Generative LLM PowerInfer: Runs on a single GPU, increasing machine learning model inference speed by 11 times

Author：Eve Cole Update Time：2025-01-17 17:00:02

Generative large language models (LLM) are increasingly widely used, and their efficient operation relies on powerful computing power. PowerInfer came into being. It is an innovative GPU-CPU hybrid inference engine designed to improve the running speed and efficiency of LLM on ordinary computers. PowerInfer cleverly takes advantage of the advantages of CPU and GPU to preload cold-activated neurons on the CPU and hot-activated neurons on the GPU, thereby achieving fast access and calculation. This technology breaks through the performance bottleneck of LLM on devices with limited computing resources, providing users with a more convenient and efficient experience.

Generative large language models are known for their outstanding performance in a variety of tasks, including complex natural language processing, creative writing, question answering, and code generation.
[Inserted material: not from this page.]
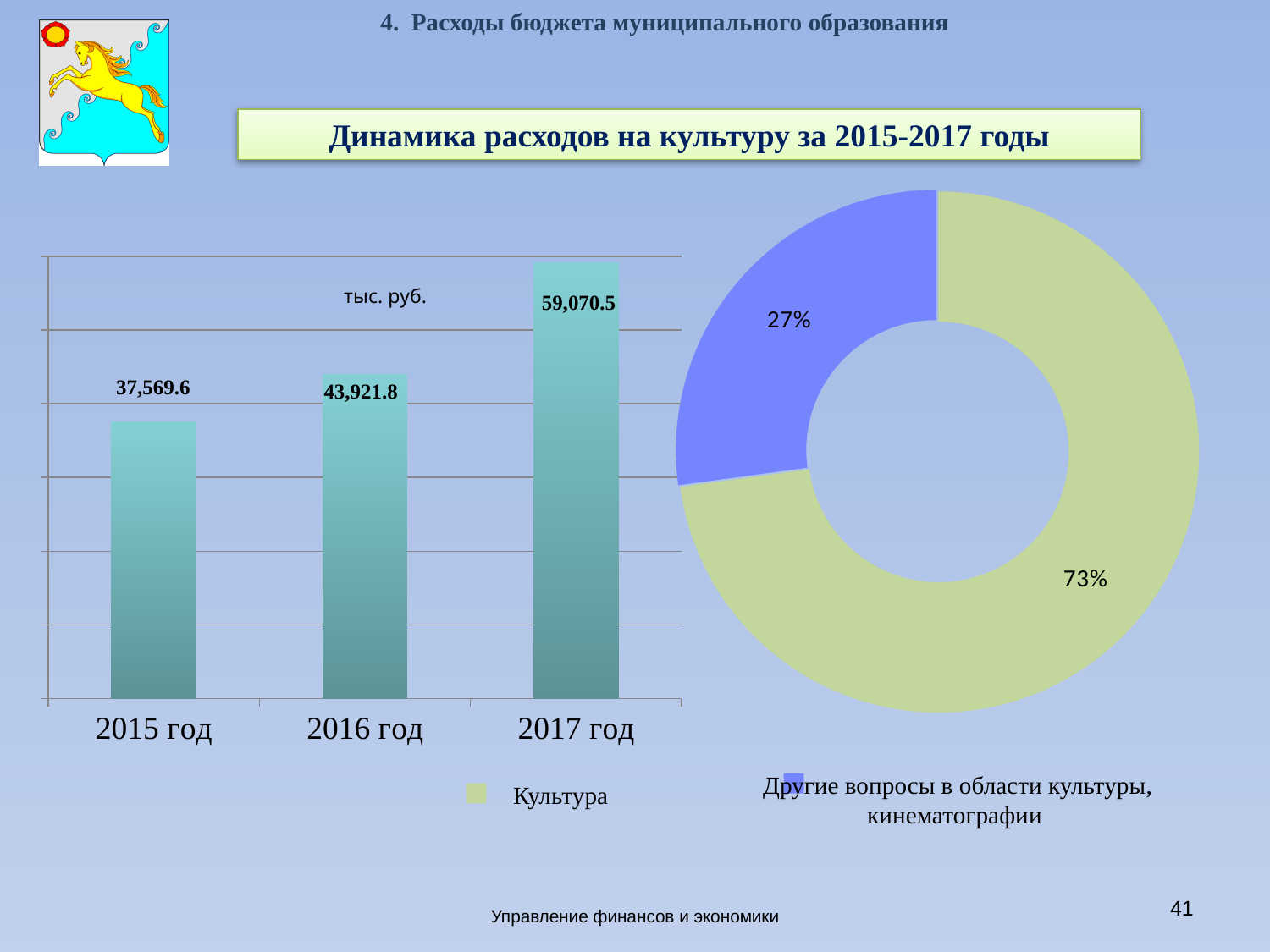
On the bar chart on the left, what is the value for 2017 год? 59,070.5 On the doughnut chart on the right, what share is labelled for Другие вопросы в области культуры, кинематографии? 27% On the bar chart on the left, which year has the highest value? 2017 год On the bar chart on the left, what is the difference between the values for 2017 год and 2015 год? 21,500.9 On the bar chart on the left, what is the value for 2016 год? 43,921.8 On the doughnut chart on the right, what share is labelled for Культура? 73% On the bar chart on the left, what is the value for 2015 год? 37,569.6 On the bar chart on the left, do the values rise or fall from 2015 год to 2017 год? rise On the bar chart on the left, which is larger: the value for 2016 год or 2017 год? 2017 год On the bar chart on the left, how many years are shown? 3 On the bar chart on the left, what is the difference between the values for 2016 год and 2015 год? 6,352.2 On the bar chart on the left, which year has the lowest value? 2015 год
LLM has been run on easy-to-use local systems, including home PCs with consumer-grade GPUs. It is understood that PowerInfer is a GPU-CPU hybrid inference engine that takes advantage of this understanding. It preloads cold-activated neurons onto the CPU for calculation and hot-activated neurons onto the GPU for immediate access. Upon evaluation, PowerInfer also showed that it runs 11.69 times faster than the current llama.cpp system while maintaining model fidelity. In summary, PowerInfer significantly improves LLM inference speed, demonstrating its performance as a desktop computer with limited GPU capabilities.

The emergence of PowerInfer marks a new milestone in the application of LLM on ordinary computers. Its significant performance improvement and maintenance of model fidelity bring a smoother and more convenient AI experience to users, and also heralds more possibilities for LLM applications in the future.